Despite the inconsistent findings described above, it may be possible to better understand the causes of painful symptoms in CFS by measuring changes in brain rCBF that are produced by noxious stimulation (e.g., pressure, heat, or cold) in persons with CFS and healthy individuals. We recently completed brain SPECT imaging on nine patients with CFS who did not meet criteria for FM and 25 healthy controls.39 Preliminary analyses indicate that, despite the fact that all of the CFS patients reported experiencing musculoskeletal pain, their pain thresholds for pressure stimulation did not differ from those of the healthy controls.

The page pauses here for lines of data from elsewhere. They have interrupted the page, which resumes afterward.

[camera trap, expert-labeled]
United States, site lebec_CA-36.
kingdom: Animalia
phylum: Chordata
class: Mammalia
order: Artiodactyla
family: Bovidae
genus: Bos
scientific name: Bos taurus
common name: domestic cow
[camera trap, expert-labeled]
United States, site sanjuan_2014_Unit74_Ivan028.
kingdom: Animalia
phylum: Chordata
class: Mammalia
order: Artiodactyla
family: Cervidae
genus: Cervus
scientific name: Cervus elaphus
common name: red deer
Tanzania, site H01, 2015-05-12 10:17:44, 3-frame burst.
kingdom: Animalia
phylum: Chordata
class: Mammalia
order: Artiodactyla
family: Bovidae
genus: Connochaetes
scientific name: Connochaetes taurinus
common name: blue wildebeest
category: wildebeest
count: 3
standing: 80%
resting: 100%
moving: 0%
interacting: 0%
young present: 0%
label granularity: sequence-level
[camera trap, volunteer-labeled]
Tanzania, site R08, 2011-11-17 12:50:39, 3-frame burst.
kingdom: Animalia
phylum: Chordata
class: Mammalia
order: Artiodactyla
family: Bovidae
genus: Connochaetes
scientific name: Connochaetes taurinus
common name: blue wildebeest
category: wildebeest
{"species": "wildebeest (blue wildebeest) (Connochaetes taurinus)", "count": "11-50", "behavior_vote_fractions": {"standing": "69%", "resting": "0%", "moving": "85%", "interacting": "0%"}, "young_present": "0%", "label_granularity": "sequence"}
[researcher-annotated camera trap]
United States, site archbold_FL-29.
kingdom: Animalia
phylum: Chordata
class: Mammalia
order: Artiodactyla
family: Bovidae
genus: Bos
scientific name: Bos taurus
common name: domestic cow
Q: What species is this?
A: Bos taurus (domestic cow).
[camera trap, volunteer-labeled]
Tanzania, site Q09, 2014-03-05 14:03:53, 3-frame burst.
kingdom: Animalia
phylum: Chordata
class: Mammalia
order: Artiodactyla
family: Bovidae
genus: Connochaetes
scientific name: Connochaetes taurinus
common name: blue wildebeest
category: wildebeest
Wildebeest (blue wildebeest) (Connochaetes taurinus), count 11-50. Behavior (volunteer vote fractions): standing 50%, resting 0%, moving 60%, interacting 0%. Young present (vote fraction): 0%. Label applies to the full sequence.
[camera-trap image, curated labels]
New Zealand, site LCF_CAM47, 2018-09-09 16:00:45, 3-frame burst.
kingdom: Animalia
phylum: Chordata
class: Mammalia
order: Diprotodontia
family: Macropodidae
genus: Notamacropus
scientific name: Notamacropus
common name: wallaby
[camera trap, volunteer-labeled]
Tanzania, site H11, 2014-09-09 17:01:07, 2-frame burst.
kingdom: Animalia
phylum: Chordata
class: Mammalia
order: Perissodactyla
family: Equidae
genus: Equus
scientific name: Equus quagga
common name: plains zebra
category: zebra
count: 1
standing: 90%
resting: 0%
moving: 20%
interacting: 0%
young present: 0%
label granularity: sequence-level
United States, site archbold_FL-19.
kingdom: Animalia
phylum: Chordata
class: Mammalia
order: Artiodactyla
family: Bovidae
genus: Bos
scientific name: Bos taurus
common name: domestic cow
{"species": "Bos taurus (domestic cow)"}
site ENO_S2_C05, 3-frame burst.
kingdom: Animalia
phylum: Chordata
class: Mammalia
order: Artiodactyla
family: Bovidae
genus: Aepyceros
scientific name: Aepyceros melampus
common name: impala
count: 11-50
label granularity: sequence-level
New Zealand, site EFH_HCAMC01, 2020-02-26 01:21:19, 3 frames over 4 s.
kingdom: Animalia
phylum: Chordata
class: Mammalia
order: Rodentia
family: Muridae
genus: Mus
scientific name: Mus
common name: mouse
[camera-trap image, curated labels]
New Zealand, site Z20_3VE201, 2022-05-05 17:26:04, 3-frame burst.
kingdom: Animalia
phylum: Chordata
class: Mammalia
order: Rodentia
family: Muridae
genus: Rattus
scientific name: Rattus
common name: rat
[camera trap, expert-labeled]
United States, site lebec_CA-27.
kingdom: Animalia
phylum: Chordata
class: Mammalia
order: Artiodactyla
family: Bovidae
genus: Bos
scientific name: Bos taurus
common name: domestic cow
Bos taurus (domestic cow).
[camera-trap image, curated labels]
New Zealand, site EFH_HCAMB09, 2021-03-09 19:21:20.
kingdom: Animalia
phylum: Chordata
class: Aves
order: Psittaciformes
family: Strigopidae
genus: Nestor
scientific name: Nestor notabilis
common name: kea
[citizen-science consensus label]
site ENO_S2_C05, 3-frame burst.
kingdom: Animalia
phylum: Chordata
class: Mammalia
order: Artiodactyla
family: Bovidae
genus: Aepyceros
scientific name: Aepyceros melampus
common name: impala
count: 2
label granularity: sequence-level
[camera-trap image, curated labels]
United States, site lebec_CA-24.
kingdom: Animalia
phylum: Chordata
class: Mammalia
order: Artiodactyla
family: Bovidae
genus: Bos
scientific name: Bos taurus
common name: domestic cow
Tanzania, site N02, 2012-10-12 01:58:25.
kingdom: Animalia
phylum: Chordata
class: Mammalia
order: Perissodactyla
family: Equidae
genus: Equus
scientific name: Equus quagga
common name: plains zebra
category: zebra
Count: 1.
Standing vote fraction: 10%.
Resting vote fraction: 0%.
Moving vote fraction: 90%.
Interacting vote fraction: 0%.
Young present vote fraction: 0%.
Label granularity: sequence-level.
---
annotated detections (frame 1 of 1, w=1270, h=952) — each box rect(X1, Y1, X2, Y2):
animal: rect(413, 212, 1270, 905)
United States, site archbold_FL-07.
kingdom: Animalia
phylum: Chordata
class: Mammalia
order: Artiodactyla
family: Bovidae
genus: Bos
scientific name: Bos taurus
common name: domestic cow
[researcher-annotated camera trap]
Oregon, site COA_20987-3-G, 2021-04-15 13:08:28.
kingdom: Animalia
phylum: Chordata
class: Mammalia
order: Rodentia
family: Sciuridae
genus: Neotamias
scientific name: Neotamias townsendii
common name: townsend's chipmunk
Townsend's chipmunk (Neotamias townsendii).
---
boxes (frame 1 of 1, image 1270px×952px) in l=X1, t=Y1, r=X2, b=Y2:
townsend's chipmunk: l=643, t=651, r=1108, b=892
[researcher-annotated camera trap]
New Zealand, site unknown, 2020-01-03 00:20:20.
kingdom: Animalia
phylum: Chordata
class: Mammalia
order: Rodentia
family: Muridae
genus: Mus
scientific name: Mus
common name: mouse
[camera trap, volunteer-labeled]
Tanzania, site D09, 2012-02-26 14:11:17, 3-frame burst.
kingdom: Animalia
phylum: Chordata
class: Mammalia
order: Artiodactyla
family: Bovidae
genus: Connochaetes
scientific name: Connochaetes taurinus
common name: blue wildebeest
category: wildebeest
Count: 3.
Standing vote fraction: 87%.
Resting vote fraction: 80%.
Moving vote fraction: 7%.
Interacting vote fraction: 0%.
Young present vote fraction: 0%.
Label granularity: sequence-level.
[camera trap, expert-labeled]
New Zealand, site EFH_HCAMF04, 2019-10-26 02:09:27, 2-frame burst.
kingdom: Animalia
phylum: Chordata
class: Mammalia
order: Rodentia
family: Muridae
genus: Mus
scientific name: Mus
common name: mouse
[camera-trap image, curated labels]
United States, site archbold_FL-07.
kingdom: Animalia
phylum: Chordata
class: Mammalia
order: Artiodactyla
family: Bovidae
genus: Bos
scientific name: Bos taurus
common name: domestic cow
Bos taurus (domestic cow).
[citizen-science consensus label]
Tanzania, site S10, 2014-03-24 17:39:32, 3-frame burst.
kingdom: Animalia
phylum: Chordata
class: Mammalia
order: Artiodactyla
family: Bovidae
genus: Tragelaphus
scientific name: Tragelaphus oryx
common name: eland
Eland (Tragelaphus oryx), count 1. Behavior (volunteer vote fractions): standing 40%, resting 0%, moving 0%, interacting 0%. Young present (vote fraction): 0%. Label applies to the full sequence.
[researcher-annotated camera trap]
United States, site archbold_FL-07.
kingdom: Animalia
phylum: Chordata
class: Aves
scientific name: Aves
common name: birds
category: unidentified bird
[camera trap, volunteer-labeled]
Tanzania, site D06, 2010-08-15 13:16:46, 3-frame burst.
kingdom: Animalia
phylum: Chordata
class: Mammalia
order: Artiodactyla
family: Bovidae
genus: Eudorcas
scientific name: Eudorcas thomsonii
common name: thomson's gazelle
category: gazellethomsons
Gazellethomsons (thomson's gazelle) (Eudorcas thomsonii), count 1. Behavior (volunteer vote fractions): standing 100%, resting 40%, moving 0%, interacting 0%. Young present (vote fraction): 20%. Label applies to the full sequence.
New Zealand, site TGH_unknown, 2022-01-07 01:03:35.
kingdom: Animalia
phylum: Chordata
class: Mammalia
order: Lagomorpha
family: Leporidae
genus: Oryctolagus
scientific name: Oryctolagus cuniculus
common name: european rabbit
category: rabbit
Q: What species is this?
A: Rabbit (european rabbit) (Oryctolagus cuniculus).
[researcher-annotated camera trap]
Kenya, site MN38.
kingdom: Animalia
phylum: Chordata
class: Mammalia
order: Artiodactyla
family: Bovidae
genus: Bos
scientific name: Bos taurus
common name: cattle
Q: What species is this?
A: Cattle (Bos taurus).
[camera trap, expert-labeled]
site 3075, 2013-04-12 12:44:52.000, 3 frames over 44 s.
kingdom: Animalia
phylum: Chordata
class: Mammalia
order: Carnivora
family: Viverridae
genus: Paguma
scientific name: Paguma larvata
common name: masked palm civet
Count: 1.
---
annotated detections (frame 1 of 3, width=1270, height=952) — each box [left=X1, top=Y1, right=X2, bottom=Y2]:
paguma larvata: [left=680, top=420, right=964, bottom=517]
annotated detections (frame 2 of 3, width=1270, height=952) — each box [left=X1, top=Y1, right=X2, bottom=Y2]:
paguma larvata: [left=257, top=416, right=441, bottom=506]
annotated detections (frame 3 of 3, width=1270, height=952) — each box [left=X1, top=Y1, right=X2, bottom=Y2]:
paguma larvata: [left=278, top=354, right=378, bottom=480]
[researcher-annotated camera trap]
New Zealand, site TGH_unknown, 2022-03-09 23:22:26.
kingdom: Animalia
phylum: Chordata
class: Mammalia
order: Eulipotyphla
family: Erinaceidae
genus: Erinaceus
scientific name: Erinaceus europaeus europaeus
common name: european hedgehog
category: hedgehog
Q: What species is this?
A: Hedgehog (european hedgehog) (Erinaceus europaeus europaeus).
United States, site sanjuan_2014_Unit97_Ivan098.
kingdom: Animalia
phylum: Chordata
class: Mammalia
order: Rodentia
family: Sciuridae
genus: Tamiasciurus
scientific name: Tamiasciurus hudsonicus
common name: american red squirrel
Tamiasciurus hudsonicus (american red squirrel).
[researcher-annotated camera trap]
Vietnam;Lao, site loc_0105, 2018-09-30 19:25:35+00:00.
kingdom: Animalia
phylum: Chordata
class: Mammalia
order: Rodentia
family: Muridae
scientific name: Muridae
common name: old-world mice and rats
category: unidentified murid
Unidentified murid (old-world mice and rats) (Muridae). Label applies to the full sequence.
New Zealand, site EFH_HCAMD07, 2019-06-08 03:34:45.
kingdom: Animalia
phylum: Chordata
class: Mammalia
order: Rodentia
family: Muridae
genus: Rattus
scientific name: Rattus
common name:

However, the CFS patients tended to show a different pattern of brain activation than the healthy controls when they were exposed to a five-minute period of repetitive, painful, pressure stimulation. That is, the controls showed the expected pattern of increased activity in brain structures involved in processing the sensory and emotional dimensions of pain located in the cerebral hemisphere opposite to the stimulation site (e.g., right-side stimulation evoked left brain activation). Interestingly, the CFS patients tended to show activation in the same structures in both cerebral hemispheres, despite the fact that there was no difference in the intensity of pressure stimulation delivered to patients and controls. This suggests that the pressure stimulation produced greater transmission of sensory input to the brains of the patients with CFS.